> Goals:
1/ In the housing finance excerpt below, what have UK housing associations used alongside government subsidy to develop new social rented housing?
2/ Continue the passage on housing finance from its final sentence.

> Selected extract:
********
The aim of this book is to concentrate on the normative basis of housing systems: about what we can and should do for ourselves and what we need others for; about how we can and should live and what this entails in terms of the provision and co-ordination of resources. This will involve some detailed consideration of particular housing finance mechanisms, but the emphasis will be more on the reasons for particular forms of provision and how these link with the needs and choices of individual households.
I have chosen to call such an approach the political economy of housing finance. In the rest of this chapter I shall explore what this means and why it offers an important way into appreciating the complexities of housing systems and the interdependencies that households have. The first task, however, is to define just what housing finance is. Having done this, we can then start to appreciate how it ought to be studied.

What do we mean by ā€˜housing finance’?

Put simply, housing finance is what allows for the production and consumption of housing. It refers to the money we use to build and maintain the nation’s housing stock. But it also refers to the money we need to pay for it, in the form of rents, mortgage loans and repayments.
There is a tendency to think that housing finance is all about government subsidies, such as capital grants, housing allowances and tax relief. These are all important, or have been, and we shall indeed spend parts of this book considering the various forms of government subsidy. However, we need to be aware that there is more to housing finance than subsidies.
The majority of households in the UK, USA and parts of Europe are owner occupiers who pay for their housing from their own income. Therefore much housing finance is found privately, mainly from earned income. Of course, a household’s income is normally used to repay a loan provided by a commercial bank or building society. This is another important source of housing finance. In addition, households use their own money and borrow in order to fund repairs and improvements to their dwellings. They also spend money on decoration, furnishings and fittings.
But private finance has also become increasingly important in the social rented sector. In the UK, for instance, housing associations have used private finance alongside government subsidy to develop new social rented housing. Social landlords therefore have to borrow from banks and building societies, just like private households.
So we need to be aware that housing finance consists of more than subsidies from government. It involves the far larger sums spent by households and housing organisations that are derived from income and from borrowing. But there are two further facets of housing finance we need to consider.
First, housing is a store of wealth, and thus we need to be aware of the fact that the housing stock is an asset that can be used by its owners. Individuals can, and do, tap into this wealth in order, say, to set up a small business, pay school and university fees for their children or enjoy their retirement. Landlords can use their assets as security for future development. Thus housing wealth can allow households and landlords to develop housing and non-housing activities.
The second issue returns us to the role of government. Because housing is so expensive and so valuable an asset – as well as being so important to our well-being – government feels the need to regulate housing finance. It can do this through interest rates that affect mortgage repayments, and by controlling rents through rent controls and regulating standards, which impose costs on landlords. Therefore we need to consider not just the money that government spends on housing, but the costs that its actions impose on the various players involved in the production and consumption of housing.
********
> Entries:
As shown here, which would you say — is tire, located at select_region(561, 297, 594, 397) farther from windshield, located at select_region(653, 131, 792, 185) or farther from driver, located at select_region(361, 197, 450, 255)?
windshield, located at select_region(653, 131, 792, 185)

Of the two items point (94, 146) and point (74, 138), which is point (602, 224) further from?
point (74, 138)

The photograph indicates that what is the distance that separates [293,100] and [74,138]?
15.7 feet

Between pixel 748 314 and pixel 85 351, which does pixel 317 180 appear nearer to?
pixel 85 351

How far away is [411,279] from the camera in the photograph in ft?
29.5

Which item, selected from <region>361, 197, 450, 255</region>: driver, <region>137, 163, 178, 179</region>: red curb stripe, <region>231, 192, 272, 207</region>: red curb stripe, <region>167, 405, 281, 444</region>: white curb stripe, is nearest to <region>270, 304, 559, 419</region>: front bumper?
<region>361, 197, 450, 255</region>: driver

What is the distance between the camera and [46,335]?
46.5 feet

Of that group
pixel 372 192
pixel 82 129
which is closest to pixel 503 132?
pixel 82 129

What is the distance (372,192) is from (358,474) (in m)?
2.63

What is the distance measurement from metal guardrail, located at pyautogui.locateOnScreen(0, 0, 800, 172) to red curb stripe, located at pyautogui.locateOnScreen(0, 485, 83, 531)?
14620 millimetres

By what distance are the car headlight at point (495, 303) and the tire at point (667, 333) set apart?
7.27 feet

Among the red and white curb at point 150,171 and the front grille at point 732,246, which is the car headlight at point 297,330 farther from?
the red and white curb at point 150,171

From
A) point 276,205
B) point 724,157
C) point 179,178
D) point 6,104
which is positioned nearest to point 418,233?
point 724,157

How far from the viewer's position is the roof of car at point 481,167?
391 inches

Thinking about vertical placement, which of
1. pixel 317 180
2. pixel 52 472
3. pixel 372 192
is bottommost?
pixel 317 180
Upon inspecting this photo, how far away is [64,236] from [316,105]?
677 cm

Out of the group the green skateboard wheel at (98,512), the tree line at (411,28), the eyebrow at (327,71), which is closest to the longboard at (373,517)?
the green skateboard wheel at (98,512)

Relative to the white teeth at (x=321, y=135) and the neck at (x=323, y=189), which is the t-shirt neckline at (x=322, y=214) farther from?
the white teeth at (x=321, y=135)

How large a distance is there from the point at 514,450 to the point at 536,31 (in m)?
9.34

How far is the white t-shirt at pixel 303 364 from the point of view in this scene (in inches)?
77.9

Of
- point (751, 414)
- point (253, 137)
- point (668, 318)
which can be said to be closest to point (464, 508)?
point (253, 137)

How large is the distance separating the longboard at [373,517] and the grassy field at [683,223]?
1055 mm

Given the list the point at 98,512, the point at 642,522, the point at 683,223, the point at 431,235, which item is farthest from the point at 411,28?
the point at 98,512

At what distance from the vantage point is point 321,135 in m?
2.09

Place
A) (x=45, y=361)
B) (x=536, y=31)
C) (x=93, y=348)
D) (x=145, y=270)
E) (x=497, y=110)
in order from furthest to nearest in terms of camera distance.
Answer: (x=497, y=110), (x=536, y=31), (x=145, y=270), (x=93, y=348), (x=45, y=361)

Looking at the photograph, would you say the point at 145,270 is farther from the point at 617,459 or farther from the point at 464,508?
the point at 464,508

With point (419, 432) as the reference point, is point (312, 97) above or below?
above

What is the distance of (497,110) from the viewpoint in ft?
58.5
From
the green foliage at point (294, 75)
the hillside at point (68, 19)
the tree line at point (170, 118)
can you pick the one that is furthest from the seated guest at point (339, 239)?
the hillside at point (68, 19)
********
> Expected outputs:
1/ Private finance.

2/
A consideration of what housing finance is also tells us where the money comes from. It shows us that, whilst some finance comes from government, we need also to consider other sources, such as earned income and private finance. Table 1.1 summarises what I take housing finance to include.

Table 1.1 What housing finance is and where it comes from

Why do we need housing finance?

Table 1.1 also begins to tell us why we might need housing finance. I would suggest that we need it for at least four reasons, highlighted in Table 1.2. Without finance we could not achieve any of these objectives.
But this offers only a partial answer to the question of why we need finance, in that it does not explain why government has a role. We need to appreciate this because government does not intervene in the same manner with all households. The list of facets that housing finance covers shown in Table 1.1 does not apply equally to all households. In particular, government’s role differs according to households’ income and therefore their ability to provide housing for themselves. In some cases government offers financial support and regulation, whilst in others (and this is the majority) it merely regulates standards. Moreover, this regulation might directly or indirectly impose costs on households, rather than providing them with financial support.
All this suggests that housing finance fulfils a more specific purpose over and above the general objectives described below. I would suggest that this purpose is to ensure a housing system that offers quality and access to all households.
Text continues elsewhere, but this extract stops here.